* Directions for this task
Quote the Python module below, which wraps a PyTorch distribution in a custom class, in full and character for character.

* Provided text
%%

"""
Add custom distributions in addition to th existing ones
"""
import torch
from torch.distributions import Normal
from torch.distributions import Distribution
from torch.distributions import Independent
import numpy as np


class TorchDistributionWrapper(Distribution):
    def __init__(self, distribution: Distribution):
        self.distribution = distribution

    @property
    def batch_shape(self):
        return self.distribution.batch_shape

    @property
    def event_shape(self):
        return self.distribution.event_shape

    @property
    def arg_constraints(self):
        return self.distribution.arg_constraints

    @property
    def support(self):
        return self.distribution.support

    @property
    def mean(self):
        return self.distribution.mean

    @property
    def variance(self):
        return self.distribution.variance

    @property
    def stddev(self):
        return self.distribution.stddev

    def sample(self, sample_size=torch.Size()):
        return self.distribution.sample(sample_shape=sample_size)

%%

* Supplied records
%%

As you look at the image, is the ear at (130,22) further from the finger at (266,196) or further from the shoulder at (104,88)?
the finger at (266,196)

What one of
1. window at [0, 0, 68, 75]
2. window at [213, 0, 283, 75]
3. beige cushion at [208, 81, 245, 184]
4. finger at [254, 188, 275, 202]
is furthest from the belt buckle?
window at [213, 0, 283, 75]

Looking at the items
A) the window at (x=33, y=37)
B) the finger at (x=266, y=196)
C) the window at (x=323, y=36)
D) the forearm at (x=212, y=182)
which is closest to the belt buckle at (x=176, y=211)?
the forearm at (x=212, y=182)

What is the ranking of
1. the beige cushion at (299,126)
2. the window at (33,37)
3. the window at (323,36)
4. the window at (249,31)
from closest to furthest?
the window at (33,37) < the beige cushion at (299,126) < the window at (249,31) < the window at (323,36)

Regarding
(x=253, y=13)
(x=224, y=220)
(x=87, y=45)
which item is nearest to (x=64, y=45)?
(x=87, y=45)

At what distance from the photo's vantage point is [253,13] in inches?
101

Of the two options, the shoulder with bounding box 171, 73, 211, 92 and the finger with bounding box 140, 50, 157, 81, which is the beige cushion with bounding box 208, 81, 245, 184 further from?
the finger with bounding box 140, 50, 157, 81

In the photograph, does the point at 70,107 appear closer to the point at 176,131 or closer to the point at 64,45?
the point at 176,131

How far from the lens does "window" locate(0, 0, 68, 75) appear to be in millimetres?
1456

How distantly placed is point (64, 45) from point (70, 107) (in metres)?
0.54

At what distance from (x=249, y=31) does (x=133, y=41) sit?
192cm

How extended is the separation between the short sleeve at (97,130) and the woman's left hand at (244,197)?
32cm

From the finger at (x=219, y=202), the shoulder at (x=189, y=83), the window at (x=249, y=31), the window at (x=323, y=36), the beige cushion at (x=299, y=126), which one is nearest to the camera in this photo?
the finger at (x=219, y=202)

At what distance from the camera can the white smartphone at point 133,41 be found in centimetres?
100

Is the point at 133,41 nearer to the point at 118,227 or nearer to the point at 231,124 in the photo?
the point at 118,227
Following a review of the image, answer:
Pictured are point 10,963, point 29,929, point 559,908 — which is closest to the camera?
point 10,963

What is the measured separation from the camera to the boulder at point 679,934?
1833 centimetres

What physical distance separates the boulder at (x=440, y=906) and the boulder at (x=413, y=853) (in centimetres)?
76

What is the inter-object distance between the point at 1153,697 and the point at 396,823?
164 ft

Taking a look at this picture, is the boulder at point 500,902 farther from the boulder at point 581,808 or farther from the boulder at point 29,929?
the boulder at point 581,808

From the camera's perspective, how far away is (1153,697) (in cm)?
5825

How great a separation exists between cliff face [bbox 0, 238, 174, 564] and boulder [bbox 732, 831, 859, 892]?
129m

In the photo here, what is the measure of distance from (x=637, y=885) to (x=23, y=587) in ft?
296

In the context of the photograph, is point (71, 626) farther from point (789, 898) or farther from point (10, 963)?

%%

* Exercise answer
"""
Add custom distributions in addition to th existing ones
"""
import torch
from torch.distributions import Normal
from torch.distributions import Distribution
from torch.distributions import Independent
import numpy as np


class TorchDistributionWrapper(Distribution):
    def __init__(self, distribution: Distribution):
        self.distribution = distribution

    @property
    def batch_shape(self):
        return self.distribution.batch_shape

    @property
    def event_shape(self):
        return self.distribution.event_shape

    @property
    def arg_constraints(self):
        return self.distribution.arg_constraints

    @property
    def support(self):
        return self.distribution.support

    @property
    def mean(self):
        return self.distribution.mean

    @property
    def variance(self):
        return self.distribution.variance

    @property
    def stddev(self):
        return self.distribution.stddev

    def sample(self, sample_size=torch.Size()):
        return self.distribution.sample(sample_shape=sample_size)